Thus, an angular distance between \(H_0\) and \(H_1\) around the \(z\)-axis of at least

$$\begin{aligned} \psi = \arcsin \frac{dR}{r(R-r)} \end{aligned}$$

results in a minimum distance of at least \(d\) between \(c_0\) and \(c_1\). \(\square \)

It follows from Lemma 1 that the \(2s\) neighborhood of the surface of a \(T_k\) torus can be packed with \(\big \lfloor \frac{2\pi }{\arcsin \frac{1}{k(1-2ks)}} \big \rfloor \) many \(T(1, s)\) tori. Using the fact that \(11x/7 \ge \arcsin x\) for \(0 \le x \le 1\), the volume of the union of these tori is

$$\begin{aligned} V_k \ge 2\pi ^2 s^2 \big \lfloor \frac{14}{11}\pi k(1-2ks) \big \rfloor . \end{aligned}$$

For \(s \rightarrow 0\), the volume of the union of all \(T(1, s)\) tori inside one \(T_\mathrm{{F}}\) torus becomes

$$\begin{aligned} \overline{V} = \lim _{s \rightarrow 0} \textstyle \sum \limits ^{\lfloor \frac{r-s}{2s} \rfloor }_{k=1} V_k \ge \frac{7}{66}{\pi }^{3}\,{r}^{2} \big ( 3-2\,r\big ), \end{aligned}$$

and thus the packing density \(\delta _T(r)\) with respect to \(T_\mathrm{{F}}\) is

$$\begin{aligned} \delta _T(r) = \frac{7}{132}\pi (3-2r). \end{aligned}$$

(2)

Combining Eqs. (1) and (2), the packing density of the thin tori with respect to \(\mathbb {R}^3\) evaluates to

$$\begin{aligned} \delta (r)= \delta _L(r) \delta _T(r) = {\frac{7{\pi }^{3}r \big ( 3-2\,r \big ) }{ 132\sqrt{3} \big ( 2 + \sqrt{3}r \big )\big (1+r\big )}} \end{aligned}$$

which, at \(r = 0.441\ldots \), obtains the maximum value of \(0.222\ldots \).

3 Proof of Theorem 2

In order to prove Theorem 2, we show that in the nested torus construction of the previous section all thin tori are pairwise linked. Let \(c_0\) and \(c_1\) be two Villarceau circles on two nested (auxiliary) unit tori \(T_0\) and \(T_1\) with minor radius \(r_0\) and \(r_1\), respectively, and assume \(r_0 < r_1\). We prove the claim by showing that \(c_1\) and \(T_0\) are linked, which, since Villarceau circles are fully contained in the surface of a torus, is equivalent to showing that \(c_1\) is linked with the unit circle \(c\) defining the axis of revolution of \(T_0\). Furthermore, wlog we may assume that the cutting plane defining \(c_1\) is unrotated (around the \(z\)-axis), since otherwise we may just rotate the whole coordinate system around the \(z\)-axis. It thus follows that \(c_1\) intersects the \(y\)-axis at distances \(-1 + r_1\) and \(1 + r_1\). In order to show that \(c_1\) and \(c\) are linked, it suffices to note that \(y\)-axis intersects \(c\) inside the interval \((-1 + r_1,1 + r_1)\) exactly once, namely at \(1\). Since all Villarceau circles on the same torus are linked (see [7]), the claim follows.
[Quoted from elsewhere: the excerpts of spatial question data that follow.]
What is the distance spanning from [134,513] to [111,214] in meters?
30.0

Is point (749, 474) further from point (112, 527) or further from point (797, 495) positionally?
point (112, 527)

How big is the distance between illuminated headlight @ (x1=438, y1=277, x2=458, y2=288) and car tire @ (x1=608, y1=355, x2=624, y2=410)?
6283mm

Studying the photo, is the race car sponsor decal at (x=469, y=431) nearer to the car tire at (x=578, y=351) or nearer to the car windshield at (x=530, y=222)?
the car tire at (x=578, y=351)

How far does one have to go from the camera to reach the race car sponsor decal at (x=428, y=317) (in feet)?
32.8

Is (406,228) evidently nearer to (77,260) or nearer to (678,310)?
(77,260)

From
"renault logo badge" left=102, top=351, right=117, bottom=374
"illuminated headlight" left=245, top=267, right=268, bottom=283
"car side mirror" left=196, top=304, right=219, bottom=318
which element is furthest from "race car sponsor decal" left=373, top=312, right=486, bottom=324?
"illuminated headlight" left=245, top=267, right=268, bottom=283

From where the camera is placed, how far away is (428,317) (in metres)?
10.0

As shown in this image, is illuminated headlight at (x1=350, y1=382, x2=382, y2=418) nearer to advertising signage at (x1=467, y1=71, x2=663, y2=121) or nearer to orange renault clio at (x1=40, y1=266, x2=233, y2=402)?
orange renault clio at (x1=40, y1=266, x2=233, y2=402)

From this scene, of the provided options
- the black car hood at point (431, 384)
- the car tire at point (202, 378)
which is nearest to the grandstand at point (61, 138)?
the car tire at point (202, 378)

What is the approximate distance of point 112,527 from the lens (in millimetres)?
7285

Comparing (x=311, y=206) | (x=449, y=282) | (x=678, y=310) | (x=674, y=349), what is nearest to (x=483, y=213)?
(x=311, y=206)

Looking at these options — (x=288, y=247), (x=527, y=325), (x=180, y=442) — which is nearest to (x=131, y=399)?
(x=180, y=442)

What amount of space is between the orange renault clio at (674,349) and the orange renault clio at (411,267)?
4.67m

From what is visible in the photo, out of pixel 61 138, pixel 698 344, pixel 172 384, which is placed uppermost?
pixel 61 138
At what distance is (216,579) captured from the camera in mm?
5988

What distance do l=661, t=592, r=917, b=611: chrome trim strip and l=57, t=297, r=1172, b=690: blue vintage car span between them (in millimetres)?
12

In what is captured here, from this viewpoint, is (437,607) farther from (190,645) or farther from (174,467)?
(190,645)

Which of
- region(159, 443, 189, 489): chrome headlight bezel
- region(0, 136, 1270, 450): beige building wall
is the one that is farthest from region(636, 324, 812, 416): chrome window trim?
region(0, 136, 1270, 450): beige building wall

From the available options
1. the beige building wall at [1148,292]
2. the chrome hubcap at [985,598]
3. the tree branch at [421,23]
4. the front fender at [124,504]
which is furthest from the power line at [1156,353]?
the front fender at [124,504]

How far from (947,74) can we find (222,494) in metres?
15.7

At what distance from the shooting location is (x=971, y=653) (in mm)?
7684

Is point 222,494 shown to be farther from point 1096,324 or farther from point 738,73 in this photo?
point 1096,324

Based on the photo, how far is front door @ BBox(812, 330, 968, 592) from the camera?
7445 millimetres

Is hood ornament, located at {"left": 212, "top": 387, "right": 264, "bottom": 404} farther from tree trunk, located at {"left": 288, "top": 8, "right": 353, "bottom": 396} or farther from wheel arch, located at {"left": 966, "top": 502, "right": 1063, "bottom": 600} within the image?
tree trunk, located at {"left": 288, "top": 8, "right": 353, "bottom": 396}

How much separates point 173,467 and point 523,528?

We set the minor radius \(r\) of \(T_\mathrm{{F}}\), defined in the previous section, equal to \(1\), i.e., \(T_\mathrm{{F}}\) becomes a Horn torus and we note that the outermost torus of the nested structure inside \(T_\mathrm{{F}}\) has minor radius \(1-s\). As argued in the previous section, the number of pairwise-linked tori of minor radius \(s\) in the nested construction is

$$\begin{aligned} \textstyle \sum \limits ^{\lfloor \frac{1-s}{2s} \rfloor }_{k=1}\big \lfloor \frac{14}{11}\pi k(1-2ks) \big \rfloor , \end{aligned}$$

which is lower bounded by

$$\begin{aligned} {\frac{1}{132}}\,{\frac{ ( 3\,s-1) \big ( -7\,\pi -21\, \pi \,s+66\,s+28\,\pi \,{s}^{2} \big ) }{{s}^{2}}} . \end{aligned}$$

(3)

It is easy to see that expression (3) is contained in \(\varOmega (1/s^2)\) for \(s \in (0,1/3)\). On the other hand, a simple area argument shows that at most \(O(1/s^2)\) tori of major radius 1 and minor radius \(s\) can be linked with a single such torus, thus implying that the construction is asymptotically optimal. Obviously, the construction is also asymptotically optimal for linking many tori with one single torus.